Fernandes já tinha demonstrado que a dimensão da empresa é um dos factores que influenciam a remuneração, em especial nas empresas do sector financeiro – que não foi objecto de estudo da tese mais recente, que excluiu também todas Sociedades Anónimas Desportivas cotadas na Euronext, bem como todas as empresas para as quais não foi possível reunir os dados.

Este é, aliás, um dos problemas para quem quer fazer escrutínio em Portugal. Apesar de as empresas cotadas estarem obrigadas por lei a apresentar contas transparentes, não é fácil obter uma imagem global ou sectorial, porque como salientou um dos membros do júri da FEP, não existe uma base de dados centralizada nem fontes alternativas.

Daí que outro dos contributos relevantes desta tese tenha sido a de compilar informação financeira de uma vasta amostra de empresas cotadas, esmiuçando os dados de cerca de 400 relatórios anuais. A autora nota que depois de 2010, a qualidade da informação melhorou, mas entre 2008 e 2010, a informação ainda era apresentada de forma pouco clara, "porque as empresas entendiam que individualizar as remunerações dos CEO não tornava a imagem contabilística da empresa mais fiel e verdadeira, podendo violar a privacidade do executivo".

Rigidez salarial e falta de independência

Os estudos de 2005, 2007 e 2018 acabam por se complementar, em termos de horizonte temporal. E contribuem com diferentes perspectivas para o debate das remunerações dos grandes gestores que, em termos políticos, se centra na questão se deve haver limites e nunca ou quase nunca toca a questão de quais são as regras. Daí a importância destes estudos científicos, realça Jorge Farinha, porque em termos de sistemas de incentivos, Portugal ainda está na idade da pedra". "Existem situações em que o poder dos gestores é tão grande, ou tão pouco escrutinado, que estes acabam frequentemente por ter remunerações que estão desfasadas do verdadeiro desempenho da empresa".

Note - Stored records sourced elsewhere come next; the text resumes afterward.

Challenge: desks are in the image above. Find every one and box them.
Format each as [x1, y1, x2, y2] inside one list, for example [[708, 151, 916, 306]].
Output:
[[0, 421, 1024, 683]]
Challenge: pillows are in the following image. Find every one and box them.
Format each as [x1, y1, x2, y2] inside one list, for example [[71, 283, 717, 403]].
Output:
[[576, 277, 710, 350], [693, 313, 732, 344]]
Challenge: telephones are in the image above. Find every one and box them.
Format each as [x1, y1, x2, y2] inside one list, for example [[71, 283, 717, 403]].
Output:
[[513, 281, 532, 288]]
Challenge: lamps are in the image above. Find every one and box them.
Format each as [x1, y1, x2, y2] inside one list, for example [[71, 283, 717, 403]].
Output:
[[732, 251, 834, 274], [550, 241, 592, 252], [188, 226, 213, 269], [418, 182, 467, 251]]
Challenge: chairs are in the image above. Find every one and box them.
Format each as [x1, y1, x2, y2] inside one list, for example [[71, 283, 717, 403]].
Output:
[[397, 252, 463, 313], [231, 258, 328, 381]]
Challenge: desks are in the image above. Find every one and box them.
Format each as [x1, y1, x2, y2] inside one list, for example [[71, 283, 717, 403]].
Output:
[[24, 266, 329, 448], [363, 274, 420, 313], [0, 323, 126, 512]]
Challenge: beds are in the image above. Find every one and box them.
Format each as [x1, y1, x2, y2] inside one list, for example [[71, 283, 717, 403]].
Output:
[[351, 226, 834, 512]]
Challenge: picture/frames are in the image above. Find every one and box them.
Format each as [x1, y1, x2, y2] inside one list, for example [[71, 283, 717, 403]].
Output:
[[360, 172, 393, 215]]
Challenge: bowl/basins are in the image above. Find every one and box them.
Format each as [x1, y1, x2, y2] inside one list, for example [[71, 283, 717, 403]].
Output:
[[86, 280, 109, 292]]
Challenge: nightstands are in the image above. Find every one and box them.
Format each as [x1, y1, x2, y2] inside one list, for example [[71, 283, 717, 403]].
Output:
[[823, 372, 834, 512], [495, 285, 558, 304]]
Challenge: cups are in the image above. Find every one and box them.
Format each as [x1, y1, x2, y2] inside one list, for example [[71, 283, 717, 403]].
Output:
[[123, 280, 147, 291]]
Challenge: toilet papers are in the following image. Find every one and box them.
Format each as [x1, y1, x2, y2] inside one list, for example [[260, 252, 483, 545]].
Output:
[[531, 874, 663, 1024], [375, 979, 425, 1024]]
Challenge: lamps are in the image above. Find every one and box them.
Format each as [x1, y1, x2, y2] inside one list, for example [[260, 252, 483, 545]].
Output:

O problema, que não é só português, refere o orientador das teses de 2007 e 2018, é que "os esquemas remuneratórios estão muitas vezes virados para o curto prazo, em que se atinge um conjunto de objectivos que nada têm a ver com a sustentabilidade da empresa ou a rentabilidade de longo prazo". 

No trabalho de 2005, Fernandes, quer era docente de Finanças no IMD antes de assumir a liderança da escola de negócios da Católica, conclui que "os gestores não são compensados por gerirem empresas de maior risco, o que é natural, já que eles também não são compensados (ou penalizados) pelo bom (ou mau) retorno para os accionistas. Mais interessante ainda, nem a compensação variável, que representa uma parte substancial da remuneração total, está relacionada com a performance (...). Na prática, estes resultados sugerem que a remuneração variável é bastante rígida e, de facto, não muito variável".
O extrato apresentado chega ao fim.